Ordonnance relative à la nouvelle organisation du dialogue social et économique dans l’entreprise et favorisant l’exercice et la valorisation des responsabilités syndicales

La fusion des institutions représentatives du personnel au sein d’une instance unique était au cœur de la négociation qui a précédé la loi Rebsamen : cette fusion n’était prévue que pour les entreprises de plus de 300 salariés, sous réserve de la conclusion d’un accord collectif majoritaire.

Désireux de persister dans cette volonté de simplification des règles relatives à la représentation du personnel, le Gouvernement actuel a annoncé très tôt son intention de généraliser une instance unique de représentation reprenant l’ensemble des attributions du comité d’entreprise (CE), des délégués du personnel (DP) et du comité d’hygiène, de sécurité et des conditions de travail (CHSCT).

L’ordonnance relative à la nouvelle organisation du dialogue social et économique dans l’entreprise et favorisant l’exercice et la valorisation des responsabilités syndicales, présentée le 31 août, confirme la fusion des instances représentatives du personnel et définit les règles de fonctionnement de cette nouvelle instance : le Comité social et économique.

Nous vous présentons ainsi les principales dispositions de cette ordonnance, et décryptons leurs règles d’entrée en vigueur.

Présentation du Comité social et économique

1. S’agissant de la mise en place du comité social et économique (CSE), celui-ci sera obligatoire dans les entreprises d’au moins 11 salariés.

Dans les entreprises employant 11 à 50 salariés, les représentants du personnel du CSE exerceront les attributions actuelles des délégués du personnel, afin notamment de présenter à l’employeur des réclamations individuelles, de s’assurer de l’application du Code du travail dans l’entreprise, etc.

Dans les entreprises d’au moins 50 salariés, le CSE fusionnera les fonctions actuelles des délégués du personnel, du comité d’entreprise et du comité d’hygiène, de sécurité et des conditions de travail (CHSCT).
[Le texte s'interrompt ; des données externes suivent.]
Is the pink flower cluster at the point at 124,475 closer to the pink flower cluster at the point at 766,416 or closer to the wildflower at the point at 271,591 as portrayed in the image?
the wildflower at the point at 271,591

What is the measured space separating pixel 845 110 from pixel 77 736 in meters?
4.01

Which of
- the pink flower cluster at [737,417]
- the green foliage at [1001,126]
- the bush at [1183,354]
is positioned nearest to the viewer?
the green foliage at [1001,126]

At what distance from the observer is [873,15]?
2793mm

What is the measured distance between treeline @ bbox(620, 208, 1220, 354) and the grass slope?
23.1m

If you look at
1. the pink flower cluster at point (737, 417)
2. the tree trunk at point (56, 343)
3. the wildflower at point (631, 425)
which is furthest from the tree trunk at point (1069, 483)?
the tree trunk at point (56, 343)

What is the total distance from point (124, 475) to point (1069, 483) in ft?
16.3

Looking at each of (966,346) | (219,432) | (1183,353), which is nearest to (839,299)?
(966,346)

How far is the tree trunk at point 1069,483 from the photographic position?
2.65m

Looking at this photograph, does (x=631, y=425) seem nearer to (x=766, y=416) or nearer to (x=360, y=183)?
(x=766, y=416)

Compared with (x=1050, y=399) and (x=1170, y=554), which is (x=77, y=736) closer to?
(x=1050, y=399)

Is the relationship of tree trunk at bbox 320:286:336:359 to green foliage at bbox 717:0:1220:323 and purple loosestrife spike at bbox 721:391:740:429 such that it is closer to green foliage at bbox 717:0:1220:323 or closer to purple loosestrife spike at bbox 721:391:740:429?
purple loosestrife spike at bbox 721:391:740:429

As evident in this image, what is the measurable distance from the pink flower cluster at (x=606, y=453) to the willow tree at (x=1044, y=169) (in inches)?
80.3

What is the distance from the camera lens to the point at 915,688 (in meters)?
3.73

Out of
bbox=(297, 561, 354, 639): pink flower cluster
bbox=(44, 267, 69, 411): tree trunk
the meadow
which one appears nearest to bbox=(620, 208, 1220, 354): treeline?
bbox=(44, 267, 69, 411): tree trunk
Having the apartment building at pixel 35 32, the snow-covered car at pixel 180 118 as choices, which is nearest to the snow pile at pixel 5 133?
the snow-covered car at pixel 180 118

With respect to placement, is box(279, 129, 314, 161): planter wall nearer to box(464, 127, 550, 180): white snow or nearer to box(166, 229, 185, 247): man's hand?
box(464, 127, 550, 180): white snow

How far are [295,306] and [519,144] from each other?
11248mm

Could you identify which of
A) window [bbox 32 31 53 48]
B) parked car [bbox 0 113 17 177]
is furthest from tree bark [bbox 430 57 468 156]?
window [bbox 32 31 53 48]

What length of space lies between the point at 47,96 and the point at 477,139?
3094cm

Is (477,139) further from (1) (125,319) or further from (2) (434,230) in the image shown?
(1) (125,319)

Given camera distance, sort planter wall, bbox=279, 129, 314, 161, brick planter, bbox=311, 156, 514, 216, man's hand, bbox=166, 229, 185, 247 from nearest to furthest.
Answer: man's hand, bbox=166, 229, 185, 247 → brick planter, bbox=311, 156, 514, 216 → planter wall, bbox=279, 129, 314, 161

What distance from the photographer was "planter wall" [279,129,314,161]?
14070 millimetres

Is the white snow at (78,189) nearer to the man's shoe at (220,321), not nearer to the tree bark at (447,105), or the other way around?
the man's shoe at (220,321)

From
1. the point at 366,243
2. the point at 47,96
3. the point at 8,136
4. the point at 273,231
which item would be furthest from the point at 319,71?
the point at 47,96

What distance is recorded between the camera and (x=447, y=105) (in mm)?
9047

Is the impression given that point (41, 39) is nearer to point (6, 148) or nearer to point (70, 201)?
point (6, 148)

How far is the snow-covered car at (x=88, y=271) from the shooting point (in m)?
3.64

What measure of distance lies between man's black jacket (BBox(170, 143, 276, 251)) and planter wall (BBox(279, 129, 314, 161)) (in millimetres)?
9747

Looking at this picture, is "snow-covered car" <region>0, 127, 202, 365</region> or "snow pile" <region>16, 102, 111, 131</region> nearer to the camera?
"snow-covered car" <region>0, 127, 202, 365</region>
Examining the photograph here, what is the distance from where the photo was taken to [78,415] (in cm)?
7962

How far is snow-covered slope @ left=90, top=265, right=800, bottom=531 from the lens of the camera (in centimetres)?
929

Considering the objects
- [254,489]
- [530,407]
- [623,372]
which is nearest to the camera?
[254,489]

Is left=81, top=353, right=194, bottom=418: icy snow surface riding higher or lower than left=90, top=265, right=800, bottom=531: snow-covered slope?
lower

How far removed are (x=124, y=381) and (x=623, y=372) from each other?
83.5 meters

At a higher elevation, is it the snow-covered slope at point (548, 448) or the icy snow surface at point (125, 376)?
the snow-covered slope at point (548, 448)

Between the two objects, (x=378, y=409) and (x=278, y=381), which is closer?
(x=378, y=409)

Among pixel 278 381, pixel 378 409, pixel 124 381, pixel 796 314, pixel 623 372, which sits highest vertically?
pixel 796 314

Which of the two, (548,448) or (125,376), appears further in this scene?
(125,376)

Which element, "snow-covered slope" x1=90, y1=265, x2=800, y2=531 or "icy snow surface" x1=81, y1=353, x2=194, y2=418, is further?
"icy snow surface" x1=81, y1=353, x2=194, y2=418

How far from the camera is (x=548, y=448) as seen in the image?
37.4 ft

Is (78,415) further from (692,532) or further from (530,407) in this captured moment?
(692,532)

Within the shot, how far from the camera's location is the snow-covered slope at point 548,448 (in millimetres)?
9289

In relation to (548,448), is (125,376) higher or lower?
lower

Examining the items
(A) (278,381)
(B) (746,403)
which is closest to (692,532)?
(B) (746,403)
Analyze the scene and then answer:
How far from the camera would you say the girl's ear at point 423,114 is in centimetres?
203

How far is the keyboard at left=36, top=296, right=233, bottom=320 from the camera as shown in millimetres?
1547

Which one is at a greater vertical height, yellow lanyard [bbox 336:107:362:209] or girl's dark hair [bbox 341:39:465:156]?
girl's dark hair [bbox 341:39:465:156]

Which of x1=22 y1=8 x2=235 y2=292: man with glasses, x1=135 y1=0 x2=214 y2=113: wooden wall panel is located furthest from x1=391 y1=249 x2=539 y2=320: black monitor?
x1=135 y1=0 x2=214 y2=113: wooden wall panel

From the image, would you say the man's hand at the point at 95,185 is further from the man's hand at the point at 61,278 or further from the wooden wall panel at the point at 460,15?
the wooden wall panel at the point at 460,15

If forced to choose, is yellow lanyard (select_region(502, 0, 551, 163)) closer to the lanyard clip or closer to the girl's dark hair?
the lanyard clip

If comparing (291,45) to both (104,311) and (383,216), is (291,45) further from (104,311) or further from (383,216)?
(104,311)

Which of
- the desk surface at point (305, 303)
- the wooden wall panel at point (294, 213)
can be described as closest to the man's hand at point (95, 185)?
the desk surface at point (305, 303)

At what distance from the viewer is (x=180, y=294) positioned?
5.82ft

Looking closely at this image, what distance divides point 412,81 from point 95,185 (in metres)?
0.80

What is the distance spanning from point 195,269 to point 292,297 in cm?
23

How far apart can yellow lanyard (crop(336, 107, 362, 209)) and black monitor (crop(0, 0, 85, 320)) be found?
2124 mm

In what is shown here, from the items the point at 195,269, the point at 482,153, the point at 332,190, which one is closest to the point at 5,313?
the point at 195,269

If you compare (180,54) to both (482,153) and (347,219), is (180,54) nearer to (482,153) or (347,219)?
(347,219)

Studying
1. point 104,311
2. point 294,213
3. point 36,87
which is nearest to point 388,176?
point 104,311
Il aura la personnalité morale, comme le comité d’entreprise à l’heure actuelle, et pourra donc agir en justice.

Nouveauté de taille, le CSE pourra être mis en place non seulement aux niveaux traditionnels : l’établissement, l’entreprise, le groupe ou encore l’UES, mais aussi au niveau interentreprises.

La mise en place d’une commission spécifique traitant des questions d’hygiène, de sécurité et des conditions de travail sera obligatoire dans les entreprises ou les établissements d’au moins 300 salariés et pourra être imposée par l’inspecteur du travail dans les autres entreprises ou établissements. La commission se voit confier par délégation du CSE tout ou partie de ses attributions relatives à la santé, à la sécurité et aux conditions de travail, à l’exception du recours à un expert et des attributions consultatives du comité.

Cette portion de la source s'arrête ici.